条件变量的虚假唤醒
概述
条件变量存在虚假唤醒问题(spurious wakeups),即当一个线程唤醒时,可能并不是条件变量保护的条件得到了满足。WikiPedia 中的描述如下:
Spurious wakeup describes a complication in the use of condition variables as provided by certain multithreading APIs such as POSIX Threads and the Windows API. Even after a condition variable appears to have been signaled from a waiting thread's point of view, the condition that was awaited may still be false.
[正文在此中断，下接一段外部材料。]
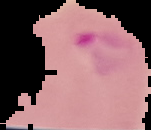
Cell region segmented out of the field of view; the surrounding area is masked to black. Result: Plasmodium parasites detected. From a thin blood film. Image is 151×130 pixels.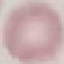
Summary:
  - Malaria status: uninfected
  - Capture: smartphone camera at the microscope eyepiece
  - Image type: automatically extracted cell patch, resized to 64 × 64 pixels
  - Stain: Giemsa
  - Preparation: thin blood smear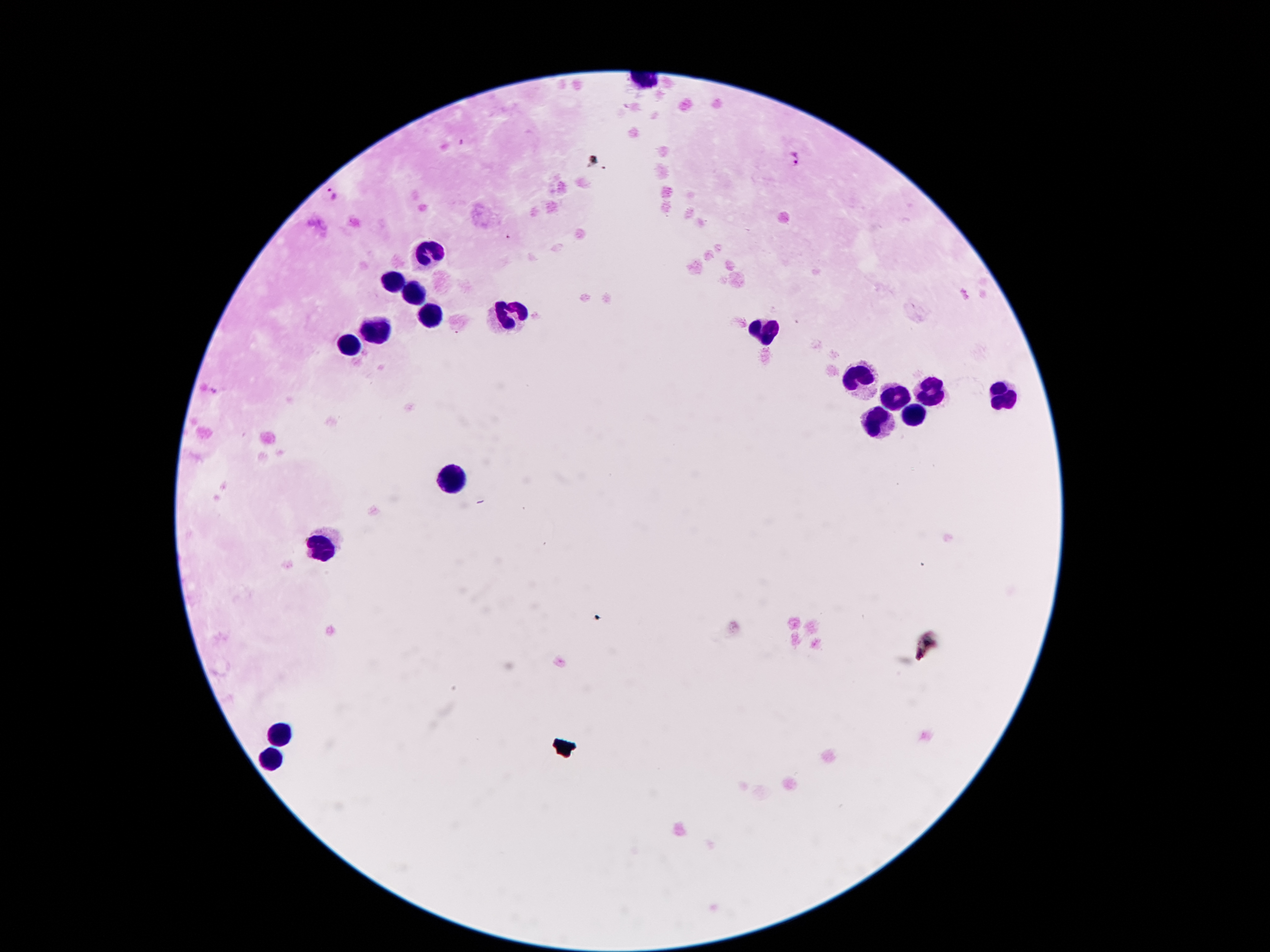 Approximate centers as [x, y] in pixels. Plasmodium parasite locations: [797, 157], [332, 191]. Leukocyte locations: [426, 254], [392, 281], [412, 294], [428, 314], [507, 314], [764, 329], [373, 332], [351, 345], [861, 378], [930, 393], [896, 396], [1002, 400], [910, 416], [879, 422], [450, 478], [320, 550], [282, 734], [271, 760]. Giemsa-stained preparation. Thick peripheral-blood smear. Single field of view. Patient malaria status: positive for Plasmodium falciparum. 100x magnification. Image is 1270×952 pixels. Smartphone photograph taken through the microscope eyepiece.Classify this cell by malaria status.
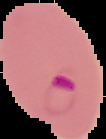

Parasitized.

Summary:
  - Preparation: thin blood film
  - Image size: 106×139 pixels
  - Image type: segmented cell region with the area outside set to black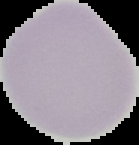 Segmented cell region on a black background. Malaria status: uninfected. Image is 139×145 pixels. From a thin blood smear.Report the malaria status of this cell.
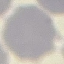

Uninfected.

stain = Giemsa
preparation = thin smear
capture = smartphone camera at the microscope eyepiece
image type = automatically extracted cell patch, resized to 64 × 64 pixels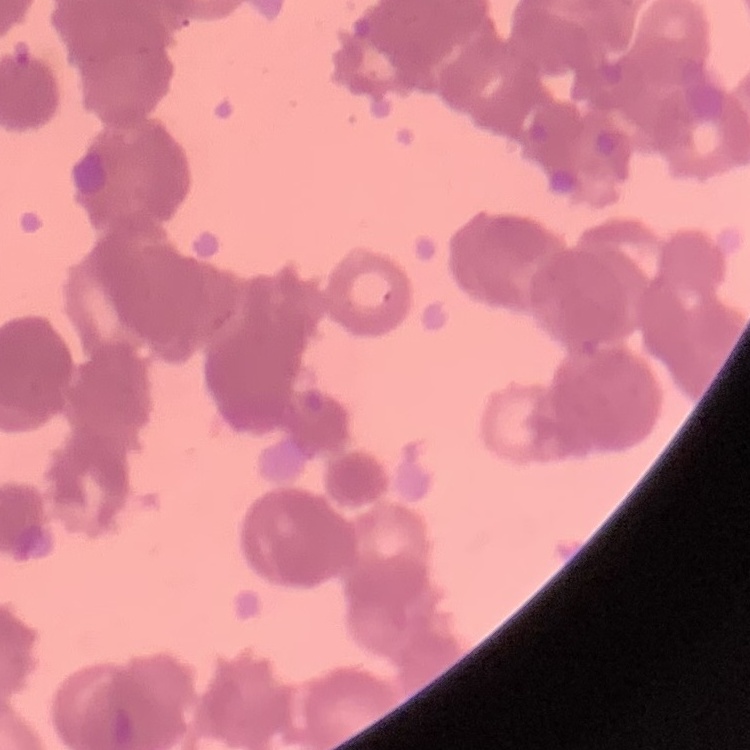

erythrocyte morphology = rouleaux formation
image type = one tile cut from a larger photomicrograph
stain = Field's or Giemsa
preparation = thin blood smear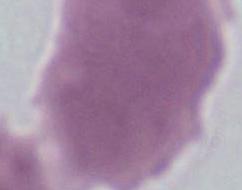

One of the reasons for this is a spurious wakeup; that is, a thread might be awoken from its waiting state even though no thread signaled the condition variable.
spurous wakeup 描述了一种在 POSIX 或 Windows 线程库中使用线程变量时可能存在的混乱行为。 即使在等待线程看来,其等待的条件变量已经被唤醒,然而与条件变量相关联的被保护条件仍然可能是 false。 所以,在没有其它线程 signal 之前,一个线程仍可能从等待状态被唤醒。
原理
为什么会发生虚假唤醒呢?甚至有一些人质疑,是否在实际中不会发生虚假唤醒。 Joe Duffy's Concurrent Programming On Windows 一书中有这一段描述:
Note that in all of the above examples, threads must be resilient to something called spurious wake-ups - code that uses condition variables should remain correct and lively even in cases where it is awoken prematurely, that is, before the condition being sought has been established. This is not because the implementation will actually do such things (although some implementations on other platforms like Java and Pthreads are known to do so), nor because code will wake threads intentionally when it's unnecessary, but rather due to the fact that there is no guarantee around when a thread that has been awakened will become scheduled. Condition variables are not fair. It's possible - and even likely - that another thread will acquire the associated lock and make the condition false again before the awakened thread has a chance to reacquire the lock and return to the critical region.
最关键的一段是:
This is not because the implementation will actually do such things (although some implementations on other platforms like Java and Pthreads are known to do so), nor because code will wake threads intentionally when it's unnecessary, but rather due to the fact that there is no guarantee around when a thread that has been awakened will become scheduled.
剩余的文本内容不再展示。